-------- Records provided --------

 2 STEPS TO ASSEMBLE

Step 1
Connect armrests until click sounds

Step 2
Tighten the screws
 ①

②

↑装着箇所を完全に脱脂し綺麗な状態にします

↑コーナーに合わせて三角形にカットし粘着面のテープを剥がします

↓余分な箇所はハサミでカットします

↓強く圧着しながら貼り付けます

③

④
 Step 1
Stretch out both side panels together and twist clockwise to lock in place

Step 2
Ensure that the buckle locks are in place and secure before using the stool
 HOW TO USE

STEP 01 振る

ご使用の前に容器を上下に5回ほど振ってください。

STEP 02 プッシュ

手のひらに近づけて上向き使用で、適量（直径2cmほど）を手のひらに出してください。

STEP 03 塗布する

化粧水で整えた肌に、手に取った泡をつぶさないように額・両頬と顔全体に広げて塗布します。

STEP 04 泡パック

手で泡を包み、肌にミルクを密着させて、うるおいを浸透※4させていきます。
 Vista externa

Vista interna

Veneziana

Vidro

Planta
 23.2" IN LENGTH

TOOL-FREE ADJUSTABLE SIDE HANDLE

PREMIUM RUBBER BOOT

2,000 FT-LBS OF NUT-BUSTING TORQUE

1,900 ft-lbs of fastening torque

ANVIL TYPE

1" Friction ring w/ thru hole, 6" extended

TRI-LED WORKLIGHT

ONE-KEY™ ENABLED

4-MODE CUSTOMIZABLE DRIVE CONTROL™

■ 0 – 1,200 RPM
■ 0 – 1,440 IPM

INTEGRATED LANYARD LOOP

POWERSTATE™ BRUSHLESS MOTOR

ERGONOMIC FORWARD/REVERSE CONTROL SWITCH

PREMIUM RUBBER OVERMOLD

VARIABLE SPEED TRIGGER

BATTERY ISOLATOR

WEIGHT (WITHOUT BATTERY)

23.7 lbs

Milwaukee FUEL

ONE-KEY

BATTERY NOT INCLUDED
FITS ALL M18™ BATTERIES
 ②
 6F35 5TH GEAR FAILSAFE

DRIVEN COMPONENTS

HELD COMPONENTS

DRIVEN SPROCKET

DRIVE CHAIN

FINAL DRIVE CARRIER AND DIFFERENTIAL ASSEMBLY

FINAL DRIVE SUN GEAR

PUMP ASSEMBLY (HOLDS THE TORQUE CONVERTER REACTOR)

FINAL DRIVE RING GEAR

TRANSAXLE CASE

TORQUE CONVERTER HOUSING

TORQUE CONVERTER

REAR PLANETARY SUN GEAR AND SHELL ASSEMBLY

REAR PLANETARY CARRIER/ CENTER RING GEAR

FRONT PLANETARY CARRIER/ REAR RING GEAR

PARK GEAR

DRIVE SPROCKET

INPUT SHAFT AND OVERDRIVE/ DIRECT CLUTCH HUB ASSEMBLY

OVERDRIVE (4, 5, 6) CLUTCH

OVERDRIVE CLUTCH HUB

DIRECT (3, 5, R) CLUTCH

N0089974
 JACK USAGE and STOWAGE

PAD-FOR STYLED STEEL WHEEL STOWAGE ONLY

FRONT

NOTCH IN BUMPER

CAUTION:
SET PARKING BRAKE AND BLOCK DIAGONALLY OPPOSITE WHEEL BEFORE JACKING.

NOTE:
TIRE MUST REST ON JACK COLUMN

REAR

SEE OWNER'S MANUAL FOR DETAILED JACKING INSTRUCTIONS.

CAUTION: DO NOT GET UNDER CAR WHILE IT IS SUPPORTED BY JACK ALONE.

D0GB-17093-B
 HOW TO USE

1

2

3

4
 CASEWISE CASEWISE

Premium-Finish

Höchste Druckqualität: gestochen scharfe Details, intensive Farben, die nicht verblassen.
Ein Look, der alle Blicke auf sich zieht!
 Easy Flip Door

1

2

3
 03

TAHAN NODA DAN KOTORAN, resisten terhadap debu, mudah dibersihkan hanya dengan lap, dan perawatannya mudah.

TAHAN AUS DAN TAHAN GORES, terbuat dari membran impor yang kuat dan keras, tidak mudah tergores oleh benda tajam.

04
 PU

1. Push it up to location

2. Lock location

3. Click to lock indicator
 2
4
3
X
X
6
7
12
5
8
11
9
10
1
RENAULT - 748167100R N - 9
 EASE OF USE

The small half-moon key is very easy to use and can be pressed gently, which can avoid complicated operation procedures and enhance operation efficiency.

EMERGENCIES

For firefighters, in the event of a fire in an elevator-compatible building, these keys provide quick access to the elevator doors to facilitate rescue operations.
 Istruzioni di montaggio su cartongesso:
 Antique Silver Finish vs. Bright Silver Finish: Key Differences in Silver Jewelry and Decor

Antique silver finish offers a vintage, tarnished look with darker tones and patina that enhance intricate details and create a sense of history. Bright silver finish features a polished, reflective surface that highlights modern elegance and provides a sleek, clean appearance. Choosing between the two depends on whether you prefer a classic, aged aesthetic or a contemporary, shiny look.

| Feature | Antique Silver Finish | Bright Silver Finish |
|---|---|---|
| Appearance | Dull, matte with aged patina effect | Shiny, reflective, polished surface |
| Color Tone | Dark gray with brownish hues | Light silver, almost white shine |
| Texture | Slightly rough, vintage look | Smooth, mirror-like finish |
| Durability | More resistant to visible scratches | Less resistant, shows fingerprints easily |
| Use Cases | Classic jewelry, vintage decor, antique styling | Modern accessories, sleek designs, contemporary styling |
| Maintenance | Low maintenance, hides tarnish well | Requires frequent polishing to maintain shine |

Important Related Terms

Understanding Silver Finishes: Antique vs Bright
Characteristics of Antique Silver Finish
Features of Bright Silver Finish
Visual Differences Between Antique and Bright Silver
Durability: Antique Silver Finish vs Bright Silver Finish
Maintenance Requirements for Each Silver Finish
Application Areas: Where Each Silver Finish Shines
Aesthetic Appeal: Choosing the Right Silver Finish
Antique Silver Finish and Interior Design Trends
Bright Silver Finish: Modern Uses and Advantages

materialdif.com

--------

### Task to complete
The listing above should be returned in full, exactly as shown.

### Answer space
 2 STEPS TO ASSEMBLE

Step 1
Connect armrests until click sounds

Step 2
Tighten the screws
 ①

②

↑装着箇所を完全に脱脂し綺麗な状態にします

↑コーナーに合わせて三角形にカットし粘着面のテープを剥がします

↓余分な箇所はハサミでカットします

↓強く圧着しながら貼り付けます

③

④
 Step 1
Stretch out both side panels together and twist clockwise to lock in place

Step 2
Ensure that the buckle locks are in place and secure before using the stool
 HOW TO USE

STEP 01 振る

ご使用の前に容器を上下に5回ほど振ってください。

STEP 02 プッシュ

手のひらに近づけて上向き使用で、適量（直径2cmほど）を手のひらに出してください。

STEP 03 塗布する

化粧水で整えた肌に、手に取った泡をつぶさないように額・両頬と顔全体に広げて塗布します。

STEP 04 泡パック

手で泡を包み、肌にミルクを密着させて、うるおいを浸透※4させていきます。
 Vista externa

Vista interna

Veneziana

Vidro

Planta
 23.2" IN LENGTH

TOOL-FREE ADJUSTABLE SIDE HANDLE

PREMIUM RUBBER BOOT

2,000 FT-LBS OF NUT-BUSTING TORQUE

1,900 ft-lbs of fastening torque

ANVIL TYPE

1" Friction ring w/ thru hole, 6" extended

TRI-LED WORKLIGHT

ONE-KEY™ ENABLED

4-MODE CUSTOMIZABLE DRIVE CONTROL™

■ 0 – 1,200 RPM
■ 0 – 1,440 IPM

INTEGRATED LANYARD LOOP

POWERSTATE™ BRUSHLESS MOTOR

ERGONOMIC FORWARD/REVERSE CONTROL SWITCH

PREMIUM RUBBER OVERMOLD

VARIABLE SPEED TRIGGER

BATTERY ISOLATOR

WEIGHT (WITHOUT BATTERY)

23.7 lbs

Milwaukee FUEL

ONE-KEY

BATTERY NOT INCLUDED
FITS ALL M18™ BATTERIES
 ②
 6F35 5TH GEAR FAILSAFE

DRIVEN COMPONENTS

HELD COMPONENTS

DRIVEN SPROCKET

DRIVE CHAIN

FINAL DRIVE CARRIER AND DIFFERENTIAL ASSEMBLY

FINAL DRIVE SUN GEAR

PUMP ASSEMBLY (HOLDS THE TORQUE CONVERTER REACTOR)

FINAL DRIVE RING GEAR

TRANSAXLE CASE

TORQUE CONVERTER HOUSING

TORQUE CONVERTER

REAR PLANETARY SUN GEAR AND SHELL ASSEMBLY

REAR PLANETARY CARRIER/ CENTER RING GEAR

FRONT PLANETARY CARRIER/ REAR RING GEAR

PARK GEAR

DRIVE SPROCKET

INPUT SHAFT AND OVERDRIVE/ DIRECT CLUTCH HUB ASSEMBLY

OVERDRIVE (4, 5, 6) CLUTCH

OVERDRIVE CLUTCH HUB

DIRECT (3, 5, R) CLUTCH

N0089974
 JACK USAGE and STOWAGE

PAD-FOR STYLED STEEL WHEEL STOWAGE ONLY

FRONT

NOTCH IN BUMPER

CAUTION:
SET PARKING BRAKE AND BLOCK DIAGONALLY OPPOSITE WHEEL BEFORE JACKING.

NOTE:
TIRE MUST REST ON JACK COLUMN

REAR

SEE OWNER'S MANUAL FOR DETAILED JACKING INSTRUCTIONS.

CAUTION: DO NOT GET UNDER CAR WHILE IT IS SUPPORTED BY JACK ALONE.

D0GB-17093-B
 HOW TO USE

1

2

3

4
 CASEWISE CASEWISE

Premium-Finish

Höchste Druckqualität: gestochen scharfe Details, intensive Farben, die nicht verblassen.
Ein Look, der alle Blicke auf sich zieht!
 Easy Flip Door

1

2

3
 03

TAHAN NODA DAN KOTORAN, resisten terhadap debu, mudah dibersihkan hanya dengan lap, dan perawatannya mudah.

TAHAN AUS DAN TAHAN GORES, terbuat dari membran impor yang kuat dan keras, tidak mudah tergores oleh benda tajam.

04
 PU

1. Push it up to location

2. Lock location

3. Click to lock indicator
 2
4
3
X
X
6
7
12
5
8
11
9
10
1
RENAULT - 748167100R N - 9
 EASE OF USE

The small half-moon key is very easy to use and can be pressed gently, which can avoid complicated operation procedures and enhance operation efficiency.

EMERGENCIES

For firefighters, in the event of a fire in an elevator-compatible building, these keys provide quick access to the elevator doors to facilitate rescue operations.
 Istruzioni di montaggio su cartongesso:
 Antique Silver Finish vs. Bright Silver Finish: Key Differences in Silver Jewelry and Decor

Antique silver finish offers a vintage, tarnished look with darker tones and patina that enhance intricate details and create a sense of history. Bright silver finish features a polished, reflective surface that highlights modern elegance and provides a sleek, clean appearance. Choosing between the two depends on whether you prefer a classic, aged aesthetic or a contemporary, shiny look.

| Feature | Antique Silver Finish | Bright Silver Finish |
|---|---|---|
| Appearance | Dull, matte with aged patina effect | Shiny, reflective, polished surface |
| Color Tone | Dark gray with brownish hues | Light silver, almost white shine |
| Texture | Slightly rough, vintage look | Smooth, mirror-like finish |
| Durability | More resistant to visible scratches | Less resistant, shows fingerprints easily |
| Use Cases | Classic jewelry, vintage decor, antique styling | Modern accessories, sleek designs, contemporary styling |
| Maintenance | Low maintenance, hides tarnish well | Requires frequent polishing to maintain shine |

Important Related Terms

Understanding Silver Finishes: Antique vs Bright
Characteristics of Antique Silver Finish
Features of Bright Silver Finish
Visual Differences Between Antique and Bright Silver
Durability: Antique Silver Finish vs Bright Silver Finish
Maintenance Requirements for Each Silver Finish
Application Areas: Where Each Silver Finish Shines
Aesthetic Appeal: Choosing the Right Silver Finish
Antique Silver Finish and Interior Design Trends
Bright Silver Finish: Modern Uses and Advantages

materialdif.com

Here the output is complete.